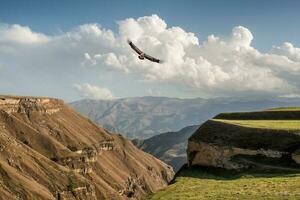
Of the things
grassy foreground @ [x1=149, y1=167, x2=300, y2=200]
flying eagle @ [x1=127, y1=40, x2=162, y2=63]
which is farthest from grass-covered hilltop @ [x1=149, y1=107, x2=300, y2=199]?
flying eagle @ [x1=127, y1=40, x2=162, y2=63]

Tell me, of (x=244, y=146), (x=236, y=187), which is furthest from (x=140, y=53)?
(x=244, y=146)

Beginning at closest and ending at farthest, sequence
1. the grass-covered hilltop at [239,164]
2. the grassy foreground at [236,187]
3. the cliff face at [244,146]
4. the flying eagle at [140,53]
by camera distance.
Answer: the grassy foreground at [236,187] < the grass-covered hilltop at [239,164] < the flying eagle at [140,53] < the cliff face at [244,146]

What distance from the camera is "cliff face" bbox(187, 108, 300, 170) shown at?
45.5 metres

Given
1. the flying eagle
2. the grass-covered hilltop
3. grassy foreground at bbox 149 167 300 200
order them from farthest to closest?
the flying eagle
the grass-covered hilltop
grassy foreground at bbox 149 167 300 200

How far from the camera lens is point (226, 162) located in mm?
47562

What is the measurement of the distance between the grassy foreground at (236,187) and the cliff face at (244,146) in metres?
2.58

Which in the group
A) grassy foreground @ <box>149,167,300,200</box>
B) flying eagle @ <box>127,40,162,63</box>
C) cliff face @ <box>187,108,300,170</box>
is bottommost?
grassy foreground @ <box>149,167,300,200</box>

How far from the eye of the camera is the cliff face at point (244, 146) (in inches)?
1791

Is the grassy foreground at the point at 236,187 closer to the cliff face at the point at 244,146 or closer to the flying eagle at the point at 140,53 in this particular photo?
the cliff face at the point at 244,146

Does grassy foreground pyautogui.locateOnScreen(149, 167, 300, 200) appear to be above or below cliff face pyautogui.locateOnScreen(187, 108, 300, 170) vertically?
below

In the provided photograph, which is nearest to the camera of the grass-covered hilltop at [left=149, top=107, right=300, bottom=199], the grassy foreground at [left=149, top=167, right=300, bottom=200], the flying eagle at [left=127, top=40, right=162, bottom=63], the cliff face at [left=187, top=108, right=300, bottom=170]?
the grassy foreground at [left=149, top=167, right=300, bottom=200]

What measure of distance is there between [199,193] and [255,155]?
1455 centimetres

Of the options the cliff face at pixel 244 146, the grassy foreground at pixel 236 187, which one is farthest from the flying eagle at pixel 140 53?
the cliff face at pixel 244 146

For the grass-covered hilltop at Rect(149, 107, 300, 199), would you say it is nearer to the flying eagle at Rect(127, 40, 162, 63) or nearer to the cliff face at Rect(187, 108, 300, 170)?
the cliff face at Rect(187, 108, 300, 170)
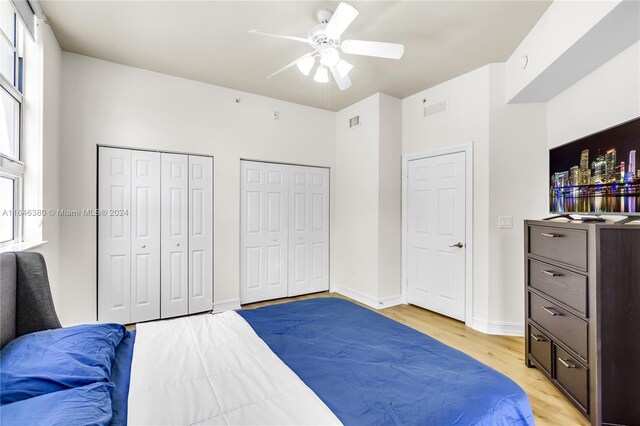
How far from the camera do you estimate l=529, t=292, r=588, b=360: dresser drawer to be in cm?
180

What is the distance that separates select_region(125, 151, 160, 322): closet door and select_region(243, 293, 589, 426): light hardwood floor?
3.68 feet

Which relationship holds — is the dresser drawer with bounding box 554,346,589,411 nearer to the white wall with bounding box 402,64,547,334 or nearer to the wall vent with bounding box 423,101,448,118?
the white wall with bounding box 402,64,547,334

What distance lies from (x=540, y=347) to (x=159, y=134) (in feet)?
13.3

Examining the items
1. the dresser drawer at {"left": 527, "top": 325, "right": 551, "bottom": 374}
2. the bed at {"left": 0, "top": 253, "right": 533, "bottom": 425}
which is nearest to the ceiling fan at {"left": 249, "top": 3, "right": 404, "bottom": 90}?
the bed at {"left": 0, "top": 253, "right": 533, "bottom": 425}

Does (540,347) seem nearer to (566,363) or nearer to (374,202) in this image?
(566,363)

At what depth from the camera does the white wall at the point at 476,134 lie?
3150mm

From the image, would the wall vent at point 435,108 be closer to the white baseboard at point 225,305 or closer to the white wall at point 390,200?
the white wall at point 390,200

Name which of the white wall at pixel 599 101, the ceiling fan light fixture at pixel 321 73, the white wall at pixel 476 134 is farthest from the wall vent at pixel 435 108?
the ceiling fan light fixture at pixel 321 73

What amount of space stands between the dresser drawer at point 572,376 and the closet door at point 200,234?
10.9 feet

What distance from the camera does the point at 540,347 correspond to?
7.40 ft

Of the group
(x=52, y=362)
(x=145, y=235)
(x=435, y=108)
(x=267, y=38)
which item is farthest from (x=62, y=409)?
(x=435, y=108)

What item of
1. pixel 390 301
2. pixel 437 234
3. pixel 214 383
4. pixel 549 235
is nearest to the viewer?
pixel 214 383

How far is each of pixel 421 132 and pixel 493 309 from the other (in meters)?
2.21

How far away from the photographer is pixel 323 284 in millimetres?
4562
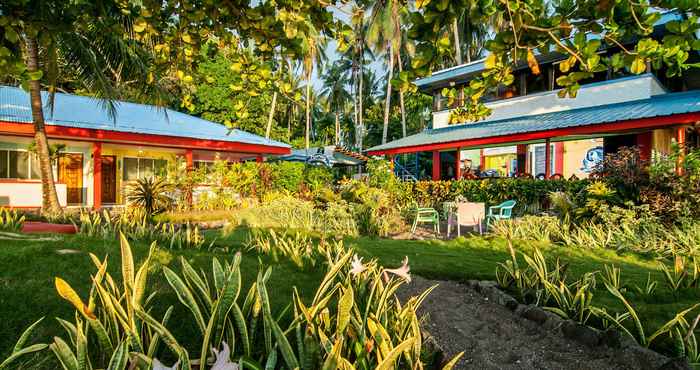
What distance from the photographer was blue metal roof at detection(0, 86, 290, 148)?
13296mm

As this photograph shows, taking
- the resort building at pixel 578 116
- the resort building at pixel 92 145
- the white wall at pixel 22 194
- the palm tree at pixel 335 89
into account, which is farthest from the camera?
the palm tree at pixel 335 89

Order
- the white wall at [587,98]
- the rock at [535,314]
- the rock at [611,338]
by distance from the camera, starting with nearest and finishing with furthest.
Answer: the rock at [611,338]
the rock at [535,314]
the white wall at [587,98]

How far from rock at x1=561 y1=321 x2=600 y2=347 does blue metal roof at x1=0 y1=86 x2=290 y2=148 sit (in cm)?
1109

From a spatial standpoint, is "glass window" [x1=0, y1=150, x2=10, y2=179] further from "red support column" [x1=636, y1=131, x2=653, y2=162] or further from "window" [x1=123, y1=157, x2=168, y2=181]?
"red support column" [x1=636, y1=131, x2=653, y2=162]

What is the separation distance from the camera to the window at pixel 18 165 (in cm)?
1455

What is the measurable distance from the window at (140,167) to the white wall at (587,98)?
1367 cm

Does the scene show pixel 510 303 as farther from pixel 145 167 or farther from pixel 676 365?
pixel 145 167

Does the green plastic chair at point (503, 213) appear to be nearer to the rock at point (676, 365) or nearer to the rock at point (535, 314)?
the rock at point (535, 314)

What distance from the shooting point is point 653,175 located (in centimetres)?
738

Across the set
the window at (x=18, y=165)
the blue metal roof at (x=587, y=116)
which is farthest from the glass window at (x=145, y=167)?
the blue metal roof at (x=587, y=116)

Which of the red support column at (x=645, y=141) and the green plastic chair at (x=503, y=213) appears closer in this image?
the green plastic chair at (x=503, y=213)

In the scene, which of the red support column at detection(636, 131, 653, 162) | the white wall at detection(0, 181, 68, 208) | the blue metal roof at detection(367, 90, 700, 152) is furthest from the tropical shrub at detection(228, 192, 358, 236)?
the red support column at detection(636, 131, 653, 162)

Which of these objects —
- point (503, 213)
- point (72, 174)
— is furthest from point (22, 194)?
point (503, 213)

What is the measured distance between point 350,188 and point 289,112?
32002 millimetres
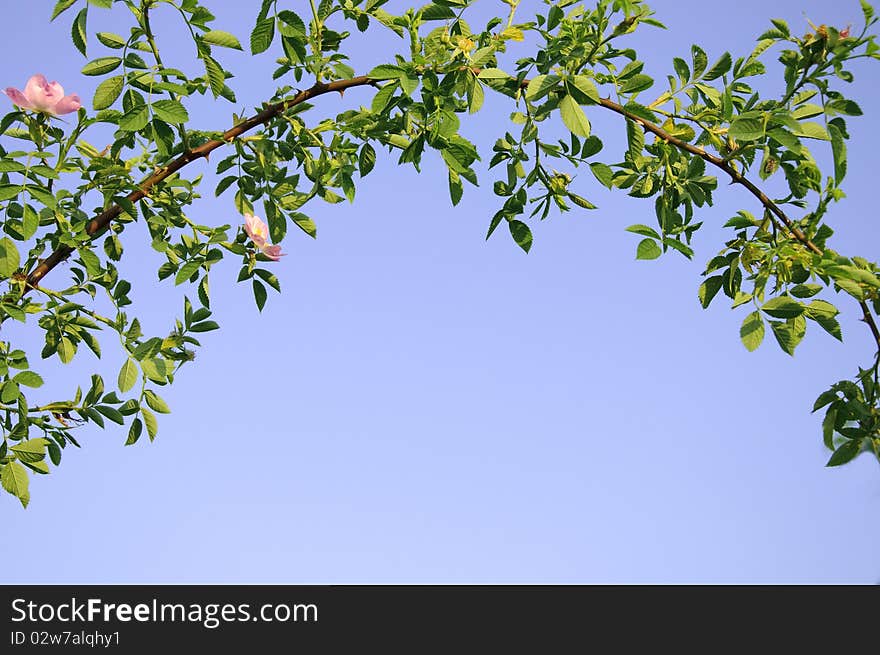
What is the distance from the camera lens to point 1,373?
250cm

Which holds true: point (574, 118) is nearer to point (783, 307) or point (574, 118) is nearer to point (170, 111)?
point (783, 307)

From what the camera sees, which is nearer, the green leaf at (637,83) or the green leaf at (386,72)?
the green leaf at (386,72)

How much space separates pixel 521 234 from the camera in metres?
2.81

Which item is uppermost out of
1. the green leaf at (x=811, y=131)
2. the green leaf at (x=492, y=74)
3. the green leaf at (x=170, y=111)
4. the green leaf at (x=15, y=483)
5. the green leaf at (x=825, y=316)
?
the green leaf at (x=170, y=111)

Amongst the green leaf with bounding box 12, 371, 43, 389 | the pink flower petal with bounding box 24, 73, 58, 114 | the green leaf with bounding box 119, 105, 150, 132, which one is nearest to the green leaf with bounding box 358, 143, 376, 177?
the green leaf with bounding box 119, 105, 150, 132

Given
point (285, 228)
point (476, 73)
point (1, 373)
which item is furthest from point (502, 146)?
point (1, 373)

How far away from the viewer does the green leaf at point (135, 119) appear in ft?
Result: 7.92

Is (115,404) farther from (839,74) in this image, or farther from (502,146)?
(839,74)

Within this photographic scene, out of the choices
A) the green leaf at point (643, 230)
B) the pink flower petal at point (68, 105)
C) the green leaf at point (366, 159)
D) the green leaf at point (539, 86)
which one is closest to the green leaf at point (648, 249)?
the green leaf at point (643, 230)

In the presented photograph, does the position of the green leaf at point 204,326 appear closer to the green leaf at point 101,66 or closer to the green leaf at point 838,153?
the green leaf at point 101,66

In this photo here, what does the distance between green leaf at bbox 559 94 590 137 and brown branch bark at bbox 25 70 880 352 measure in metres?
0.31

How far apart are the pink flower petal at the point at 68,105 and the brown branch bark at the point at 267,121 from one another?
28 cm

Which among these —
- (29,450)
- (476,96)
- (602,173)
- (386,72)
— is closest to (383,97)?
(386,72)

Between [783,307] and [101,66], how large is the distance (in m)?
1.86
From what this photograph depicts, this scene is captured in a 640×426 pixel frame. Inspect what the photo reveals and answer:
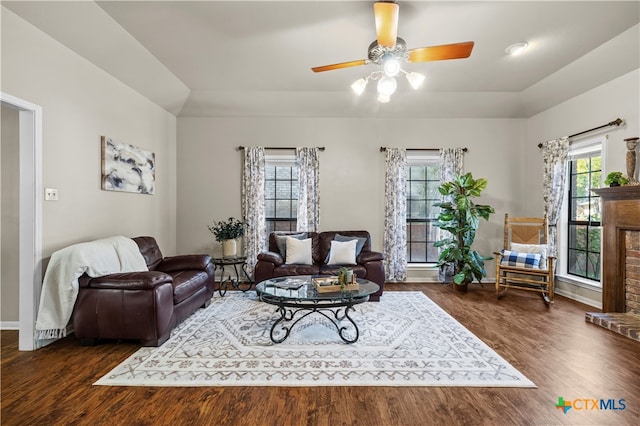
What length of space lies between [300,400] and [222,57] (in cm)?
388

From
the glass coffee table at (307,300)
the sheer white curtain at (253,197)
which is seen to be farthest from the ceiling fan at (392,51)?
the sheer white curtain at (253,197)

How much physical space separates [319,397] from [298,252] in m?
2.66

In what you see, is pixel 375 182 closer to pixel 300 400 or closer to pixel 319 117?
pixel 319 117

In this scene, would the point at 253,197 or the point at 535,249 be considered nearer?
the point at 535,249

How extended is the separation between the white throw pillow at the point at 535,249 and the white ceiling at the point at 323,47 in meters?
2.32

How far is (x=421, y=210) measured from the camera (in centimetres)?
560

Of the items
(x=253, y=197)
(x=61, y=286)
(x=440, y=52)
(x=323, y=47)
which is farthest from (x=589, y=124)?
(x=61, y=286)

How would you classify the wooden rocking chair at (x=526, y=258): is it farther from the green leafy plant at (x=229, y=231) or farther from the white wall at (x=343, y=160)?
the green leafy plant at (x=229, y=231)

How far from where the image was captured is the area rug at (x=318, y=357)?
2.23 metres

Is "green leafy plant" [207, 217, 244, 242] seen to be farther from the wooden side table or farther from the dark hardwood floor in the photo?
the dark hardwood floor

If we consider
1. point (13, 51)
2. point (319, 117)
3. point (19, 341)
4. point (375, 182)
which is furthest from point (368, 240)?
point (13, 51)

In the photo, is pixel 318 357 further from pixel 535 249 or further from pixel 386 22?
pixel 535 249

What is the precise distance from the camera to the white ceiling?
280cm

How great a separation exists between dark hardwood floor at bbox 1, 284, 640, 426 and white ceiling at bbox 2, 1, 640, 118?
3.12 meters
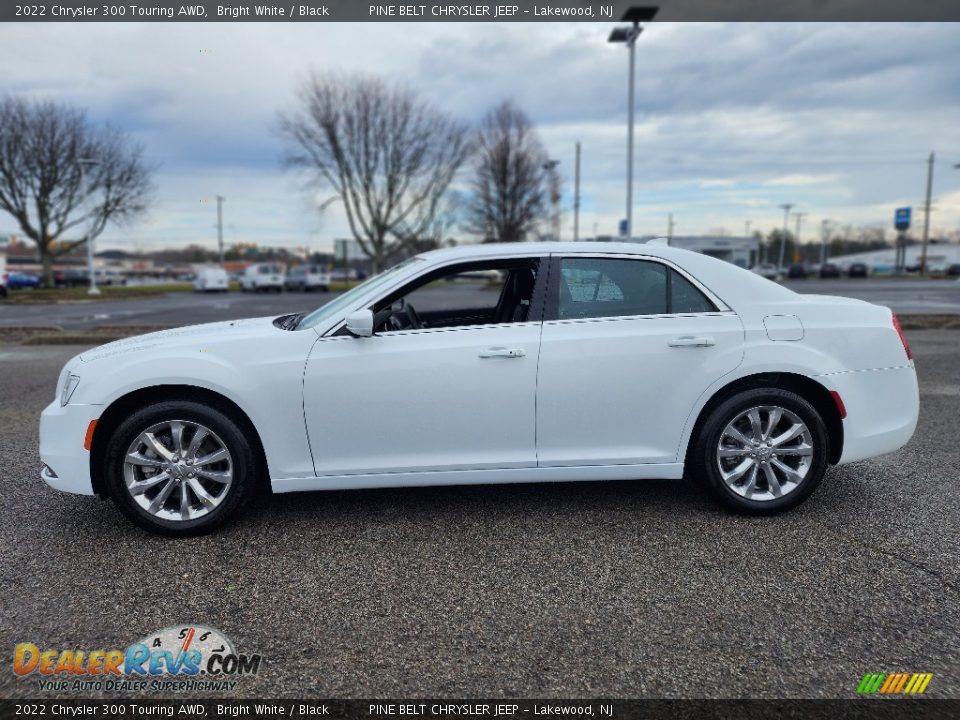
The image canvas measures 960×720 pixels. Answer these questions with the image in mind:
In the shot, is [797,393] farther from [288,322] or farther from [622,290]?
[288,322]

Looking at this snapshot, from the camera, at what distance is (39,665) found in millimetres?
2508

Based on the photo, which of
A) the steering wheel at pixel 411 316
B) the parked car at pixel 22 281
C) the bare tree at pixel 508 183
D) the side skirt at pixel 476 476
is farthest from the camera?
the parked car at pixel 22 281

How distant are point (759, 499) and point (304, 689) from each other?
2.70 meters

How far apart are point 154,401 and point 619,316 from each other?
2643mm

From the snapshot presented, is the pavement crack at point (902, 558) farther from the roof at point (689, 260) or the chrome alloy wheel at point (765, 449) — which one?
the roof at point (689, 260)

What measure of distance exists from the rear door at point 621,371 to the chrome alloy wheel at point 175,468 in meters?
1.80

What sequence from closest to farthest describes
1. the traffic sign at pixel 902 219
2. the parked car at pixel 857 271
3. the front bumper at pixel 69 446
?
the front bumper at pixel 69 446 → the parked car at pixel 857 271 → the traffic sign at pixel 902 219

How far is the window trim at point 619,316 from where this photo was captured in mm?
3814

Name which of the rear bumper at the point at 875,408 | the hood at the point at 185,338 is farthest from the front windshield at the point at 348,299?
the rear bumper at the point at 875,408

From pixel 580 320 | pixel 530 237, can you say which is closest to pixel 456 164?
pixel 530 237

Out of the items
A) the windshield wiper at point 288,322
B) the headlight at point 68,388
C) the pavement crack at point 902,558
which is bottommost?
the pavement crack at point 902,558

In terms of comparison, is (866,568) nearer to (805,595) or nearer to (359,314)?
(805,595)

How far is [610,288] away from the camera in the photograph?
3889 mm

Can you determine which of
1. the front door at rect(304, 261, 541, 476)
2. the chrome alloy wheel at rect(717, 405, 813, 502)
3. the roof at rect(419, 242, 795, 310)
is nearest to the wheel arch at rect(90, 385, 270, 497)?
the front door at rect(304, 261, 541, 476)
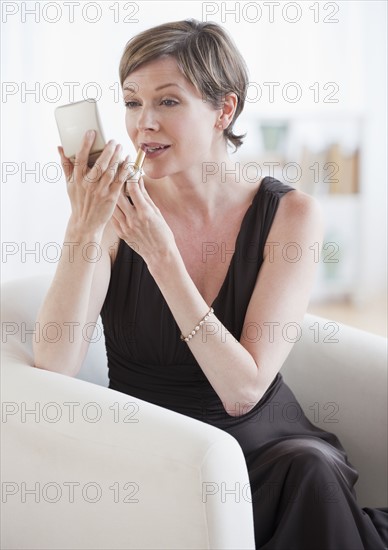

#### Problem to work on
Rewrite the rows beginning at the line that has "Based on the photo, which of" and ending after the line that has "2.70 meters", swapping "bare tree" for "leafless tree" and leaving everything else as it is.

#### Answer to this exercise
Based on the photo, which of
A) the steering wheel at pixel 411 316
B) the parked car at pixel 22 281
C) the leafless tree at pixel 508 183
D) the side skirt at pixel 476 476
is farthest from the camera?
the parked car at pixel 22 281

How distant are point (759, 499) and point (304, 689) from each other?
2.70 meters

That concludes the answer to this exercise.